Dataset entries:
++++++++++

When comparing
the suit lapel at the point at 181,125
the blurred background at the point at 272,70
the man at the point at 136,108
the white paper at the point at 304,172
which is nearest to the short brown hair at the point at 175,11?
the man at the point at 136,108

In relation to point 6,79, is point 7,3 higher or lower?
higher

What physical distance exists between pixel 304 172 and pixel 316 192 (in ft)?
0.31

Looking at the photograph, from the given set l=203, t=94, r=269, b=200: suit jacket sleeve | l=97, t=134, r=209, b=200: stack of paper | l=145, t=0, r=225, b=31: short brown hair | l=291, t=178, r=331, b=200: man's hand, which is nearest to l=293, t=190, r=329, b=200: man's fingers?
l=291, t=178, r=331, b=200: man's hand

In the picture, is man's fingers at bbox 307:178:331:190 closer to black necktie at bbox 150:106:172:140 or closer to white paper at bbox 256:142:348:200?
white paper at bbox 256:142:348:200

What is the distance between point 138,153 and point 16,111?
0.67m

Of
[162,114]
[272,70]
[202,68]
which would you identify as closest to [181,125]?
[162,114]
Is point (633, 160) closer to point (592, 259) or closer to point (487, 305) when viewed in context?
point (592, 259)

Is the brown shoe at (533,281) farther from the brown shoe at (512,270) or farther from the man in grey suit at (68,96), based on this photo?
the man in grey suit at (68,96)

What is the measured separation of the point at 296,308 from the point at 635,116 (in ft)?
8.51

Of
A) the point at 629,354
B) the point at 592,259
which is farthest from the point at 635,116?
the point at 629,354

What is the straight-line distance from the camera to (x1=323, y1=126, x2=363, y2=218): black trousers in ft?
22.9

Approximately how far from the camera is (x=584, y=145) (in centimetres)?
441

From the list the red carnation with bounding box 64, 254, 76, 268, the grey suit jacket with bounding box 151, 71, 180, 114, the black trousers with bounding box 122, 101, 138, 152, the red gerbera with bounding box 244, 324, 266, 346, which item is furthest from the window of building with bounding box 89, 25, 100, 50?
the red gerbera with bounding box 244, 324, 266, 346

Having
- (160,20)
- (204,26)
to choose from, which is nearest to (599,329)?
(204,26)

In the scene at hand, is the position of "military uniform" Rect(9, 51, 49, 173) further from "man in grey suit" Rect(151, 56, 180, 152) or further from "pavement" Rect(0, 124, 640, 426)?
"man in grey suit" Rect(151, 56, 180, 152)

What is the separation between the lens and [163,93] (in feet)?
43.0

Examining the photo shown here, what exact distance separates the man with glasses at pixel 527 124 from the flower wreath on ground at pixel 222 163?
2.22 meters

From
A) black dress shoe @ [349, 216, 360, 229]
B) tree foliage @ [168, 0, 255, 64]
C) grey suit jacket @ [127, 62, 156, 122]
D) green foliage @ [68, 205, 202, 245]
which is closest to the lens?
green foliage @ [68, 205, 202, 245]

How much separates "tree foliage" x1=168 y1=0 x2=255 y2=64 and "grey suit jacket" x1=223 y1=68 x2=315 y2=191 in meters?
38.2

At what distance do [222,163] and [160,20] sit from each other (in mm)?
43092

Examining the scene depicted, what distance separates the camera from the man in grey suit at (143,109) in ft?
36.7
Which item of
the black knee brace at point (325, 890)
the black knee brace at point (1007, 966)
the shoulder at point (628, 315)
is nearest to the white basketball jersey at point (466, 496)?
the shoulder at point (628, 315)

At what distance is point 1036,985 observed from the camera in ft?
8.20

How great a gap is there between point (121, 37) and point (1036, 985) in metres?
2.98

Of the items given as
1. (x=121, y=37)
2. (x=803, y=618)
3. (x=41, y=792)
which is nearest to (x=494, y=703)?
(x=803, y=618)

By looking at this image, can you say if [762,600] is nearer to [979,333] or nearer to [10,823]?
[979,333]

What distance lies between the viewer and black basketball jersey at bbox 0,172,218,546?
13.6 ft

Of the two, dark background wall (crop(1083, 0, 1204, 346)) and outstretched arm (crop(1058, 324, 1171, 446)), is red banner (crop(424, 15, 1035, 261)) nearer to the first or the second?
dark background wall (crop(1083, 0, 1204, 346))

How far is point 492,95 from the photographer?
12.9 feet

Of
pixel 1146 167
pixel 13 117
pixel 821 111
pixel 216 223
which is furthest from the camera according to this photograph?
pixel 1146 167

++++++++++

--- Direction ---
Reproduce all of the dataset lines above word for word, with no changes.

--- The solution ---
When comparing
the suit lapel at the point at 181,125
the blurred background at the point at 272,70
the man at the point at 136,108
the white paper at the point at 304,172
which is nearest to the short brown hair at the point at 175,11?
the man at the point at 136,108

In relation to point 6,79, is point 7,3 higher or lower?
higher

What physical distance exists between pixel 304 172 and pixel 316 192 (in ft)?
0.31

Looking at the photograph, from the given set l=203, t=94, r=269, b=200: suit jacket sleeve | l=97, t=134, r=209, b=200: stack of paper | l=145, t=0, r=225, b=31: short brown hair | l=291, t=178, r=331, b=200: man's hand, which is nearest to l=293, t=190, r=329, b=200: man's fingers?
l=291, t=178, r=331, b=200: man's hand

In the picture, is man's fingers at bbox 307:178:331:190 closer to black necktie at bbox 150:106:172:140 or closer to white paper at bbox 256:142:348:200?
white paper at bbox 256:142:348:200

What is the distance between point 138,153 and point 16,111?
0.67m

Of
[162,114]
[272,70]
[202,68]
which would you identify as closest to [181,125]?
[162,114]
Is point (633, 160) closer to point (592, 259) or closer to point (487, 305) when viewed in context?
point (592, 259)

Is the brown shoe at (533,281) farther from the brown shoe at (512,270) or farther from the man in grey suit at (68,96), based on this photo?
the man in grey suit at (68,96)

What is the measured separation of the point at 296,308 from the point at 635,116 (in ft)?
8.51

Of
A) the point at 629,354
B) the point at 592,259
which is farthest from the point at 635,116?
the point at 629,354

What is the straight-line distance from the camera to (x1=323, y1=126, x2=363, y2=218): black trousers in ft?
22.9

Approximately how far from the camera is (x=584, y=145) (in centimetres)?
441

From the list the red carnation with bounding box 64, 254, 76, 268, the grey suit jacket with bounding box 151, 71, 180, 114, the black trousers with bounding box 122, 101, 138, 152, the red gerbera with bounding box 244, 324, 266, 346, which item is furthest from the window of building with bounding box 89, 25, 100, 50?
the red gerbera with bounding box 244, 324, 266, 346

Having
- (160,20)
- (204,26)
to choose from, which is nearest to (599,329)?
(204,26)

In the scene at hand, is the position of "military uniform" Rect(9, 51, 49, 173) further from "man in grey suit" Rect(151, 56, 180, 152) or further from "pavement" Rect(0, 124, 640, 426)?
"man in grey suit" Rect(151, 56, 180, 152)

What is the separation between the lens and [163,93] (in feet)?
43.0

Examining the photo shown here, what exact distance separates the man with glasses at pixel 527 124 from the flower wreath on ground at pixel 222 163?
2.22 meters

From
A) black dress shoe @ [349, 216, 360, 229]
B) tree foliage @ [168, 0, 255, 64]
C) grey suit jacket @ [127, 62, 156, 122]
D) green foliage @ [68, 205, 202, 245]
which is closest to the lens?
green foliage @ [68, 205, 202, 245]

How much separates "tree foliage" x1=168 y1=0 x2=255 y2=64 and "grey suit jacket" x1=223 y1=68 x2=315 y2=191 in meters?
38.2

At what distance do [222,163] and [160,20] sit from each other (in mm)?
43092

Examining the scene depicted, what distance separates the camera from the man in grey suit at (143,109) in ft?
36.7
Which item of
the black knee brace at point (325, 890)
the black knee brace at point (1007, 966)
the shoulder at point (628, 315)
is nearest to the white basketball jersey at point (466, 496)?
the shoulder at point (628, 315)

At what distance is point 1036,985 observed from the camera in ft?
8.20

How great a gap is there between point (121, 37) and point (1036, 985) in metres?
2.98

Of the items given as
1. (x=121, y=37)
2. (x=803, y=618)
3. (x=41, y=792)
which is nearest to (x=494, y=703)?
(x=803, y=618)

By looking at this image, can you say if [762,600] is nearer to [979,333] or nearer to [10,823]?
[979,333]

What distance lies between the viewer and black basketball jersey at bbox 0,172,218,546?
13.6 ft

Of the two, dark background wall (crop(1083, 0, 1204, 346)) and outstretched arm (crop(1058, 324, 1171, 446)), is red banner (crop(424, 15, 1035, 261)) nearer to the first or the second?
dark background wall (crop(1083, 0, 1204, 346))

How far is point 492,95 from the photographer?
12.9 feet

Of
pixel 1146 167
pixel 13 117
pixel 821 111
pixel 216 223
which is furthest from the camera according to this photograph?
pixel 1146 167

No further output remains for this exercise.